Cognitive neurophysiologists at the University Medical Center Bonn in Germany and neurobiologists at the University of Tübingen have discovered that the human brain has two different ways of processing quantities. One system is responsible for processing quantities of 4 or less, and the other system is responsible for processing quantities of 4 or less. This system handles quantities of 5 or more.

People respond differently when they are asked to quickly identify quantities that are more or less than a threshold of four, but scientists don’t yet know if this is actually evidence of two discrete neural mechanisms. The findings, published in Nature Human Behavior, shed new light on the neural mechanisms of the brain, revealing important details about how people process numbers and helping to understand the developmental disorder dyscalculia. .

Faced with four or fewer objects, people can usually recognize the sum at a glance. This ability is called “number sense,” a term coined by psychologists in the last century to refer to when people look at a group of objects. Objects, you can directly see how many there are without counting them one by one.

However, this ability disappears when people see five or more objects. For example, if asked to quantify how many apples there are in a pile, people tend to hesitate and estimate, take slightly longer to answer, and provide less precise answers.

Because number sense is a skill that suddenly disappears for numbers larger than four, some researchers have speculated that the brain uses two different processing methods. However, this idea has been controversial until now.

One idea is that the brain is always making estimates, and the error rate for small quantities is so low that it goes unnoticed. Another view is that there are neurons in the human brain responsible for each quantity, and that certain nerve cells selectively fire responses to specific quantities. Some neurons fired when a person saw two objects, while others showed a similar affinity for larger quantities. For example, while some brain cells respond more strongly to 7, they also respond, albeit more weakly, to 6 and 8; similarly, they respond when they see 5 and 9. , but the response is weaker.

To examine this effect, the researchers recruited 17 epilepsy patients who were preparing for brain surgery. As part of the treatment, patients have microelectrodes inserted into their temporal lobes. This method is able to measure the response of individual nerve cells to visual stimuli.

The subjects looked at a computer screen that displayed a varying number of dots for half a second. After a quick glance, the researchers asked the subjects whether they saw odd or even numbers of dots. The experimental results showed that when the number of points did not exceed 4, the subjects answered quickly and accurately. However, when the number of points is 5 or more, the error rate and response time increase.

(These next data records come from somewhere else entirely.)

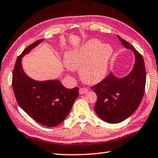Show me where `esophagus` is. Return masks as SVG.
<instances>
[{"mask_svg": "<svg viewBox=\"0 0 158 158\" xmlns=\"http://www.w3.org/2000/svg\"><path fill=\"white\" fill-rule=\"evenodd\" d=\"M87 91H88V89L86 88V87H81L79 89V94H86Z\"/></svg>", "mask_w": 158, "mask_h": 158, "instance_id": "esophagus-1", "label": "esophagus"}]
</instances>
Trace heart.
<instances>
[{
  "mask_svg": "<svg viewBox=\"0 0 158 158\" xmlns=\"http://www.w3.org/2000/svg\"><path fill=\"white\" fill-rule=\"evenodd\" d=\"M113 53L114 49L110 44H101L98 40L93 39L79 49L66 53L65 63L72 69L81 67V78L87 83L94 84L105 77Z\"/></svg>",
  "mask_w": 158,
  "mask_h": 158,
  "instance_id": "1",
  "label": "heart"
}]
</instances>
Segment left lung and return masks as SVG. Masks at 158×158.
Here are the masks:
<instances>
[{"mask_svg": "<svg viewBox=\"0 0 158 158\" xmlns=\"http://www.w3.org/2000/svg\"><path fill=\"white\" fill-rule=\"evenodd\" d=\"M117 37L123 46L135 54L133 70L123 78H117L109 73L102 81L91 86L97 95L94 110L100 118L110 123H120L135 111L143 99L146 82L142 55L129 42Z\"/></svg>", "mask_w": 158, "mask_h": 158, "instance_id": "obj_1", "label": "left lung"}]
</instances>
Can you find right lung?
Instances as JSON below:
<instances>
[{"label":"right lung","instance_id":"obj_1","mask_svg":"<svg viewBox=\"0 0 158 158\" xmlns=\"http://www.w3.org/2000/svg\"><path fill=\"white\" fill-rule=\"evenodd\" d=\"M42 40L35 41L18 56L13 72L12 85L21 109L42 126L55 127L62 123L69 113L78 97L79 89H67L55 80L35 81L23 72L21 64L23 56Z\"/></svg>","mask_w":158,"mask_h":158}]
</instances>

This means that for numbers less than 5, there seems to be an additional mechanism that makes these neurons respond more accurately. Neurons responsible for smaller numbers can inhibit other neurons responsible for neighboring numbers, avoiding signal mixing. For example, when the neuron dedicated to 3 fires, it inhibits the firing of the neurons responsible for 2 and 4. For numbers larger than 5, specialized neurons lack this mechanism.